I have the option to do either, but I wanted to know which qualification would give me more opportunities outside of accountancy/finance roles. Or would they both be pigeonholing me into that sort of industry?



Outside of finance and accounting? why do ACA or ACCA then? Both of these qualification would open doors for you, but only in accounting or finance.


You get either and you’ll in finance/accounting for a long time, unless you want a massive pay cut compared to what you could be getting. I assume that you could go into managerial work or project management work.

In terms of ACA vs ACCA, go for ACA. For more detail as to why see here

In terms of numbers, ACA clearly wins:
More than 84% of FTSE 100 companies have at least one ACA on their board. Of the 20 professional accountants on the ‘2009 Financial Power list’, 75% are ACA qualfied. 55 FDs in the FTSE 100 are ACA qualified vs 5 who are ACCA qualifed (from Accountancy Age April 2009)

Basically, ACA is better respected and more recognised. Hope this helps


Well as mentioned above there is no doubt ACA is a well respected body since it is one of the oldest accountancy bodies out there. However, I would like to point out that ACA requires a training contract from companies listed as approved by ICAEW and in this economy it is very difficult to get one. You multiply that by 2 if you’re not living in the UK.

One of the things mentioned in the article is that ICAEW has a better passing rate and 80% of its student pass their qualification in three years or less.

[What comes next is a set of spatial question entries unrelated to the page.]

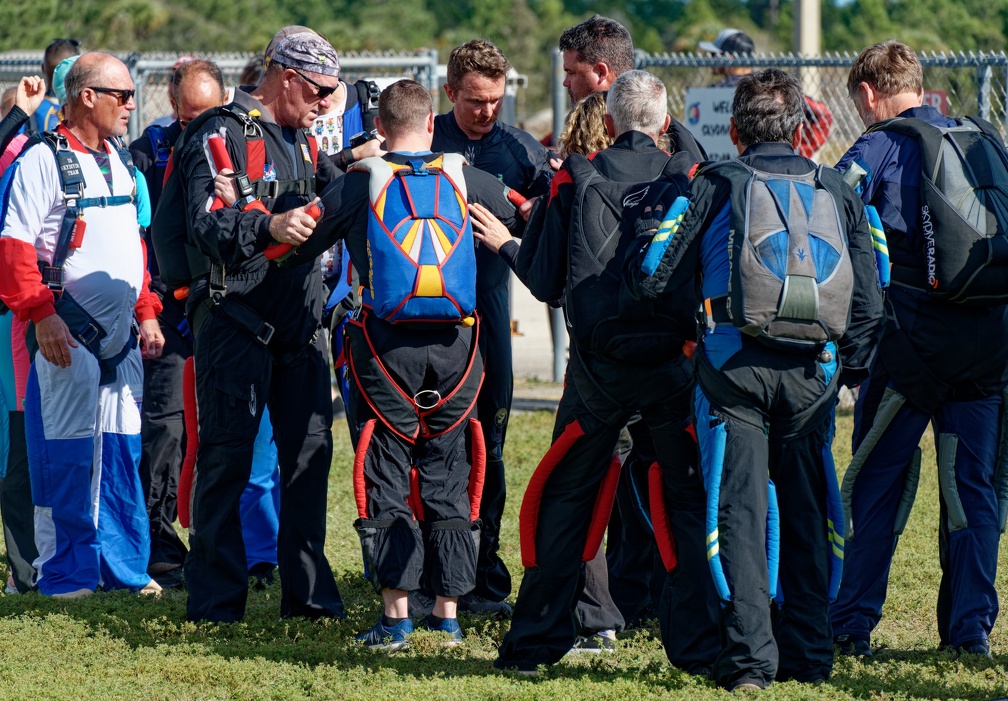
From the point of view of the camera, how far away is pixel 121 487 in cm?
611

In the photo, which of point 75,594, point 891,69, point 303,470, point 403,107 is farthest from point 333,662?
point 891,69

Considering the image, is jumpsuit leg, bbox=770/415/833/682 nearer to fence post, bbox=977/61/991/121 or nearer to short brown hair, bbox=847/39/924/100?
short brown hair, bbox=847/39/924/100

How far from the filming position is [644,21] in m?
75.8

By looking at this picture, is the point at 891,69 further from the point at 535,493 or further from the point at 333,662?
the point at 333,662

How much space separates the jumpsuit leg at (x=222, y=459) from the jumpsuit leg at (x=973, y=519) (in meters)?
2.75

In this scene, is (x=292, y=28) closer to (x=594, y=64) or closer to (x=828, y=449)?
(x=594, y=64)

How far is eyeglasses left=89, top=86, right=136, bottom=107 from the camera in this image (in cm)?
574

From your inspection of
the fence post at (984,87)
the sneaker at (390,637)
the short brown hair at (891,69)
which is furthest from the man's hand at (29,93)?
the fence post at (984,87)

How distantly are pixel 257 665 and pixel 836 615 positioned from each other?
2.33m

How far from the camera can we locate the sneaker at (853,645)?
5061mm

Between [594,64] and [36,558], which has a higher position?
[594,64]

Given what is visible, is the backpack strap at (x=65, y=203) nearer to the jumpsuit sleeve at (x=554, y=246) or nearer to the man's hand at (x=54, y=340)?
the man's hand at (x=54, y=340)

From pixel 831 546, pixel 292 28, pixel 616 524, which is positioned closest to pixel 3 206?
pixel 292 28

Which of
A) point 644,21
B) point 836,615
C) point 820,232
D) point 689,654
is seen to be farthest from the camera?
point 644,21
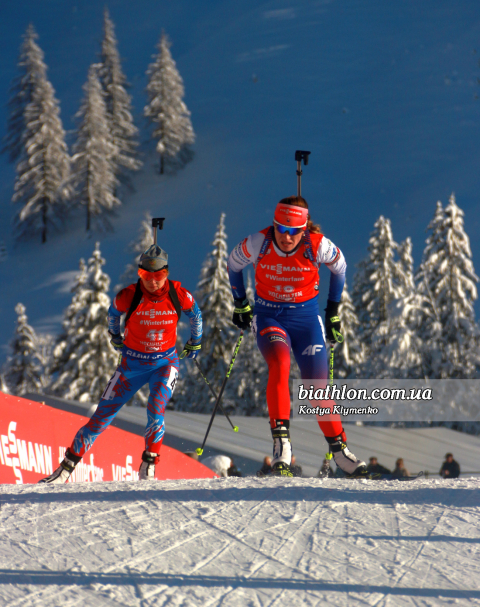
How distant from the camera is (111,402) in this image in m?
5.15

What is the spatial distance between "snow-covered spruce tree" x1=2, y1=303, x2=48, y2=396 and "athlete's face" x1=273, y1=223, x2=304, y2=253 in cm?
2303

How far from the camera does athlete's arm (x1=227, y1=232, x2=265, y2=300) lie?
4648 millimetres

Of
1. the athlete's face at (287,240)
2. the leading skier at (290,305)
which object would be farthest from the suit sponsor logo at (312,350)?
the athlete's face at (287,240)

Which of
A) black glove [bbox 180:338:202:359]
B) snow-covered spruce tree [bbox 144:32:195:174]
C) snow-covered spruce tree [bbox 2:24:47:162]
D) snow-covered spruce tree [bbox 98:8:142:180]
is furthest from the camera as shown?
snow-covered spruce tree [bbox 98:8:142:180]

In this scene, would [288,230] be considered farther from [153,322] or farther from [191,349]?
[191,349]

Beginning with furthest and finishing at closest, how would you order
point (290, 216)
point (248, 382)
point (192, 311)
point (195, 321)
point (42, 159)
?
point (42, 159) < point (248, 382) < point (195, 321) < point (192, 311) < point (290, 216)

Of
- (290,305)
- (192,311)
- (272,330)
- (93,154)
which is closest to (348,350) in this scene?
(192,311)

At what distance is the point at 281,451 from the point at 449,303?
20.4m

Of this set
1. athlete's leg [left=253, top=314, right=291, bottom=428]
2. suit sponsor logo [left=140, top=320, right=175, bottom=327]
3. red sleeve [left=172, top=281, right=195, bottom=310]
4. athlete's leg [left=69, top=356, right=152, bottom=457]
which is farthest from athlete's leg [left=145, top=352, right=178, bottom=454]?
athlete's leg [left=253, top=314, right=291, bottom=428]

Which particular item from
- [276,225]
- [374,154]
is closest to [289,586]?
[276,225]

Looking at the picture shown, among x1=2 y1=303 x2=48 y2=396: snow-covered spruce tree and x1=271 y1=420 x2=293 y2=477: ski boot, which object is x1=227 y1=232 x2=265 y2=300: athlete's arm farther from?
x1=2 y1=303 x2=48 y2=396: snow-covered spruce tree

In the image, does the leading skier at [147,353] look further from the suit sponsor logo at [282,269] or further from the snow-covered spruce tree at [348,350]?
the snow-covered spruce tree at [348,350]

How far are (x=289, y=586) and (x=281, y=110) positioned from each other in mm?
74132

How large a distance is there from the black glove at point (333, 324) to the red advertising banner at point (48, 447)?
142 inches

The reason for this is because in ACCA you have a lot of people who are self studying the qualification without going to an institute. This is not the case with ICAEW. One thing more most of the companies have a clause where if you fail your ICAEW exam once or twice they cancel your training contract.

ACCA gives you 10 years to complete your qualification. ICAEW has a clause where if you fail an exam 4 times you start over again from scratch.